──────── Page extract
The primary key of the user is _should_ be system generated, and this is meaningless from a user identity standpoint. 
It is, I was planning to use UUID
If you encrypt user name and other significant personal data on the user id record, you can query the id column all day long, and there would be no way to identify who the user is without the encryption key.
That's the first idea that came in my mind. Unfortunately, the customer needs to do "real time" search in personal data, so for each key that's pressed, I need to query the whole table filtering the encrypted value (1st layer of slowness) LIKE (2nd layer of slowness) the value the user is typing. I ran a test on my i7-2660 with SSD and 16G RAM and on a 2500 rows table these queries last about 2 seconds each keypress. So it's not the way to go, we have to find something different. Same thing with clinical data, it would be a mess because when I open the patient clinical record I need to see all treatments, or all drugs that have been prescripted, all diseases and so on, and it would be not-so fast if every clinical data name (i.e. all drug names) is encrypted.

The only other way to do it would be to store the encrypted key value in both user.id and medications.user_id.  That would encrypt the data and maintain relational integrity.
Hmmm... if user.id and medications.user_id are the same, I can link user with medication... and GDPR rule does not apply..... or am I missing something?

For US medical record systems, there is a strict act (HIPAA) that specifies both privacy and security rules, with lists of what is regarded as sensitive or private information, what can be shared with various providers and outside organizations, and so on..  As far as user name goes, that is almost never a decisive form of identification for any person in a system.
GDPR is almost the same concept, even if some rules may differ

While GDPR is relatively young and untested, surely someone in your organization (or outside) has a list of the relevant rules broken down to specific requirements.
You sure? :-)
Also, securing the data internally on a database system MAY have very different requirements to making that data visible to applications or transmitting it to external parties.
Profiling, IMHO, has to be designed in application, here I'm trying to find a way so nobody can, without the use of the application, match a patient with their clinical records (i.e. someone breaking into the server -- data breach)

Storing the user id in plain on the medications record and encrypted on the user primary key would seem meaningless, assuming some meaning could be derived from a system generated ID.
It is a system generated ID, obviously the query is more logical and quicker if i look from master into detail, so I SELECT something FROM medications WHERE medications.user_id = encrypt(user.id). Encrypting the (ex-)FK appears the best solution so far, but I'm afraid of the consequences of losing RI.
 
I would suggest you sit down with the application / legal guys generating the requirements to see what the real rules are.  if they want everything encrypted, then automatic primary key generation in the DB has to be invalidated, and they should provide that from the application side.

Having everything encrypted would be a big performance hit. We are trying to achieve best performance with the right masking.
────────────────
──────── Provided material
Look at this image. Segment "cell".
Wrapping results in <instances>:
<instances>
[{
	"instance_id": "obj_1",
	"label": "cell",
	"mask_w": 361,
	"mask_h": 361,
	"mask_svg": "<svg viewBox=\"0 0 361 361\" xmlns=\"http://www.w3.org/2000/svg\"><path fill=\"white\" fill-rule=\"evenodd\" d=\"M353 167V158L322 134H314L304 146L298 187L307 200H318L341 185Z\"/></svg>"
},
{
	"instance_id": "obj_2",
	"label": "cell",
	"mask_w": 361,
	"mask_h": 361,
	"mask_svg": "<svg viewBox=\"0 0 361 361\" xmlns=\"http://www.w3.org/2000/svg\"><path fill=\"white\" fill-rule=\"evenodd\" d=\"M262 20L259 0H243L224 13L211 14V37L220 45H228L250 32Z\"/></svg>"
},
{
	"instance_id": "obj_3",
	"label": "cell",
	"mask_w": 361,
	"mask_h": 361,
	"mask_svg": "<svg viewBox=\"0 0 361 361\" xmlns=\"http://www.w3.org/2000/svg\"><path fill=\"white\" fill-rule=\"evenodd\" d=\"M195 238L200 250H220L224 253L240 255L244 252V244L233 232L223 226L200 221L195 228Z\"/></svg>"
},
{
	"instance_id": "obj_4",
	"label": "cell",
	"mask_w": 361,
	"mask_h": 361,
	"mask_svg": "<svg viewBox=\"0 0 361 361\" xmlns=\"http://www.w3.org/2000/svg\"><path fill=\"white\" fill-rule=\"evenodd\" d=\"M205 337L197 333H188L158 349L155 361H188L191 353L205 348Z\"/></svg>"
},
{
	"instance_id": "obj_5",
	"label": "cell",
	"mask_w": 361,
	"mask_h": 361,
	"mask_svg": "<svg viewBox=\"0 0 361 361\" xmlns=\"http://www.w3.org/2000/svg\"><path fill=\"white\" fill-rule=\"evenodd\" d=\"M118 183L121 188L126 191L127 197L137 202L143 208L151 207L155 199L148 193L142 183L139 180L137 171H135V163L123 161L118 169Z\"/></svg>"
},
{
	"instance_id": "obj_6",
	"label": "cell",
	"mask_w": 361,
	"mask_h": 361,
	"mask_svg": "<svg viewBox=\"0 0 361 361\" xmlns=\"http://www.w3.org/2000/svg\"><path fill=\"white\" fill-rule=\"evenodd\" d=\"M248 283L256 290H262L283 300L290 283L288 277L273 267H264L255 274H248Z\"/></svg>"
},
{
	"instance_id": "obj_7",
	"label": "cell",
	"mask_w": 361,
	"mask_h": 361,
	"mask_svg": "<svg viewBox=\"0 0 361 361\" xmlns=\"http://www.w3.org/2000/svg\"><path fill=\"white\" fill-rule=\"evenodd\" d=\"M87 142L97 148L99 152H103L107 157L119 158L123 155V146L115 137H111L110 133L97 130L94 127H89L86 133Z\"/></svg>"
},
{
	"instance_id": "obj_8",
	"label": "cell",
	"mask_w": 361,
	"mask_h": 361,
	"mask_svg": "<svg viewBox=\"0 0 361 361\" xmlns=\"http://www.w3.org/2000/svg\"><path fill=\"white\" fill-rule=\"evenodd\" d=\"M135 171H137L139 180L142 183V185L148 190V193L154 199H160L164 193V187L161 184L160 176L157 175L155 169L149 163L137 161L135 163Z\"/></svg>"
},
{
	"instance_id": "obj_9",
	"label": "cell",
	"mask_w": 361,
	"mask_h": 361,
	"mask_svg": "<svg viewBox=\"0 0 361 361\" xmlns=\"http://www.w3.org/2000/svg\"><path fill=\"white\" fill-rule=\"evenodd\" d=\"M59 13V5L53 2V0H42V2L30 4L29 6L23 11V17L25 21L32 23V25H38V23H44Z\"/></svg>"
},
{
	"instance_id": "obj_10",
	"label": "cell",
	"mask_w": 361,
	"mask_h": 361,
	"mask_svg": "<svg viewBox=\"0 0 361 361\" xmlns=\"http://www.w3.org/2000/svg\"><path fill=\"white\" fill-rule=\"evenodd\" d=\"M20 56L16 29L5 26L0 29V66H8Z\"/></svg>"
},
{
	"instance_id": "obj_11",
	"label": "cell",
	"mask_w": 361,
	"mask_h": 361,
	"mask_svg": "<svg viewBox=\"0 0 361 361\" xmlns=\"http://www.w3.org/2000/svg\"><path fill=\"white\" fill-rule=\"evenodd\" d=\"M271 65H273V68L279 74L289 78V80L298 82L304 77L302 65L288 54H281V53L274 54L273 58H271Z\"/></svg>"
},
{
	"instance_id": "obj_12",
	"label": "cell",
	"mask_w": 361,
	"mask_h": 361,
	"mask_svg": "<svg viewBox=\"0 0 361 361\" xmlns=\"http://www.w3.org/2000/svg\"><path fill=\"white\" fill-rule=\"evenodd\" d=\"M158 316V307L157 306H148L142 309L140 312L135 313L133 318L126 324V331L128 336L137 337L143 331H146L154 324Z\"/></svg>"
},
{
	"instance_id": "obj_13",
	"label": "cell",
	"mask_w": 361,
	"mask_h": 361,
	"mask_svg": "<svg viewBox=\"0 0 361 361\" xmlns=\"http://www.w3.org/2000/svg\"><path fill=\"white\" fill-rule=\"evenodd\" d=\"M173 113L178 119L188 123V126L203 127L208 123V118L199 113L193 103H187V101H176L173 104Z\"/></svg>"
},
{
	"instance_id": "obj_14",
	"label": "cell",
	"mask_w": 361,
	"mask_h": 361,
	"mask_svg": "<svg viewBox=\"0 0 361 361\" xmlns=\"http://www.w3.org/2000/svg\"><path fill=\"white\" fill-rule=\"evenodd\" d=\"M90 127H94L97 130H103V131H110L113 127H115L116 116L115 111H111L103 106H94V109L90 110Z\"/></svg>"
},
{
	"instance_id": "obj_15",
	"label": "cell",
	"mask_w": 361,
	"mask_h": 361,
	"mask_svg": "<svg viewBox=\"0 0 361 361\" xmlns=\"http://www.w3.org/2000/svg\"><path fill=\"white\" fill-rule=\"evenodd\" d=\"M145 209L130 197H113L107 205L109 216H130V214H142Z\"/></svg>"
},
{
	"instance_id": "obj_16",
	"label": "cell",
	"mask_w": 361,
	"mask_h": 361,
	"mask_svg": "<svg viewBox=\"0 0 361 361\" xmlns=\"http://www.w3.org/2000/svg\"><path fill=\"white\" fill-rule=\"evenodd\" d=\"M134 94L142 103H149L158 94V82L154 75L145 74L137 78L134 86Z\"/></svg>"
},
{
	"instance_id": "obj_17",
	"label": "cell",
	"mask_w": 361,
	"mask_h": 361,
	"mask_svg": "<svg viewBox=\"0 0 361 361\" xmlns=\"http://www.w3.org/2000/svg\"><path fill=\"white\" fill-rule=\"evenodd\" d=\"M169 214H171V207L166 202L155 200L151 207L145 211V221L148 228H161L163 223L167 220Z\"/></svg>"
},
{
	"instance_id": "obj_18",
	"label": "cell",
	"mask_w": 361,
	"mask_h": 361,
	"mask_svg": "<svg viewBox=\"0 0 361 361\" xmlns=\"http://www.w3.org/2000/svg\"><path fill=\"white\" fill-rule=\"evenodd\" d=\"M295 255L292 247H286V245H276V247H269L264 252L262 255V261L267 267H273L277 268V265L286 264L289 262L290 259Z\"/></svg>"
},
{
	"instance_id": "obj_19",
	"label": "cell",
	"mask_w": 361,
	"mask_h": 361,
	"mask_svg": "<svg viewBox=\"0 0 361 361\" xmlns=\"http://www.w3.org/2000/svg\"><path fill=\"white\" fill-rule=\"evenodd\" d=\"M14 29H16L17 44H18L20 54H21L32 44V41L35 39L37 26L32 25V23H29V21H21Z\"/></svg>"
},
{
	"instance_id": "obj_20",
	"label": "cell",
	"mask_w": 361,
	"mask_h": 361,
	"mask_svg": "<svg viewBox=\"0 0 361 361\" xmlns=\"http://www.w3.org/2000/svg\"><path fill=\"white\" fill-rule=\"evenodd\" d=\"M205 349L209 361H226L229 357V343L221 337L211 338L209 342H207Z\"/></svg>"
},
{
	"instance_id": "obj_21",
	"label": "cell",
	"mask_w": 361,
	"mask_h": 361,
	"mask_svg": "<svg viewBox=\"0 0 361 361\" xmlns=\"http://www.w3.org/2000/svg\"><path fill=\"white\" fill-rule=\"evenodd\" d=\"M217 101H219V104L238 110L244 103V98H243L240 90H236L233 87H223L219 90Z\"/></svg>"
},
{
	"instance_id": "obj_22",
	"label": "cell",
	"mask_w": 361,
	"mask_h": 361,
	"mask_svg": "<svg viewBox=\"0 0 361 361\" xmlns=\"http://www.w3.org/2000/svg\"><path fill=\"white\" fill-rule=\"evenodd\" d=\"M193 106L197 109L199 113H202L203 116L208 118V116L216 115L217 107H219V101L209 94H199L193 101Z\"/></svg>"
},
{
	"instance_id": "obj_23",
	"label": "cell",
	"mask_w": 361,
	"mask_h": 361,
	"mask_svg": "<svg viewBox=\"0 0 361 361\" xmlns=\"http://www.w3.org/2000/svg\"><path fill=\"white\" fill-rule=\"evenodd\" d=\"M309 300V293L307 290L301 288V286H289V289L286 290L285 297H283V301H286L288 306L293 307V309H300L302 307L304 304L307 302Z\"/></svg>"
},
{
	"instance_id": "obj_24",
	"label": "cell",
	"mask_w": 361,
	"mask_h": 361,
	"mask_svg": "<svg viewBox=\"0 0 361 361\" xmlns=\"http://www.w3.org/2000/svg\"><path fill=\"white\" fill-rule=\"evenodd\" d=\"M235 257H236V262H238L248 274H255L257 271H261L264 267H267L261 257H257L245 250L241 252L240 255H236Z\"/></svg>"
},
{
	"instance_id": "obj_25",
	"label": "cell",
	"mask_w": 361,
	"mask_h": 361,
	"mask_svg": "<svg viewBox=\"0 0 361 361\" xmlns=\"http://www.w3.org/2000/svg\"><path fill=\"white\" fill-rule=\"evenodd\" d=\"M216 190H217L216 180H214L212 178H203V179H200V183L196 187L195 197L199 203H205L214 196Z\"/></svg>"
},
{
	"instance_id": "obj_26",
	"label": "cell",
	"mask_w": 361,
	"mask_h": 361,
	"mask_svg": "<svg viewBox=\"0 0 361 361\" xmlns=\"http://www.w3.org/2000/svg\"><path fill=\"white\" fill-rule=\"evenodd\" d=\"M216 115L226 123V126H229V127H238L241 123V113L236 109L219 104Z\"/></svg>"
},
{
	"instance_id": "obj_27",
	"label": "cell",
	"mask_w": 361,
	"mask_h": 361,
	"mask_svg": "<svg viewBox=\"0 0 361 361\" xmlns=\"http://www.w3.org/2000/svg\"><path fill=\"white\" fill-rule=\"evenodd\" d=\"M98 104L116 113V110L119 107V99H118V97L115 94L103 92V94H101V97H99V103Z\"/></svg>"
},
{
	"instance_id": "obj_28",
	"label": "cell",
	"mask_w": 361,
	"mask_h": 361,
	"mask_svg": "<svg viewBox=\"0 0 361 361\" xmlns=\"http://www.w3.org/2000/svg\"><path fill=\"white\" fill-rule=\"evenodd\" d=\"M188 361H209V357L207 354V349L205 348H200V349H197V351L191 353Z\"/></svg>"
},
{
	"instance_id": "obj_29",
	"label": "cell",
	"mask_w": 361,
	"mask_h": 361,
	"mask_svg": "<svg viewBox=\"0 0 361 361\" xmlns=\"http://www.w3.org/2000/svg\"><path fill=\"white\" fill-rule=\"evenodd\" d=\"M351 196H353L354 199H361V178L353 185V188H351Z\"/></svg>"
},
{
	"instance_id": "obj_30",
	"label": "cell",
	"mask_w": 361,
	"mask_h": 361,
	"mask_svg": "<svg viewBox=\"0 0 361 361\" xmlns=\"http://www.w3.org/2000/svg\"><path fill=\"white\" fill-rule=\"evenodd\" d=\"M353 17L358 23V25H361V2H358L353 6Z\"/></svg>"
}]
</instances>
────────────────
Copy out the part of the database privacy discussion that opens with the words "Also, securing the" and closes with "-- data breach)", and switch "data breach" to "security incident".

_Output for this task_.
Also, securing the data internally on a database system MAY have very different requirements to making that data visible to applications or transmitting it to external parties.
Profiling, IMHO, has to be designed in application, here I'm trying to find a way so nobody can, without the use of the application, match a patient with their clinical records (i.e. someone breaking into the server -- security incident)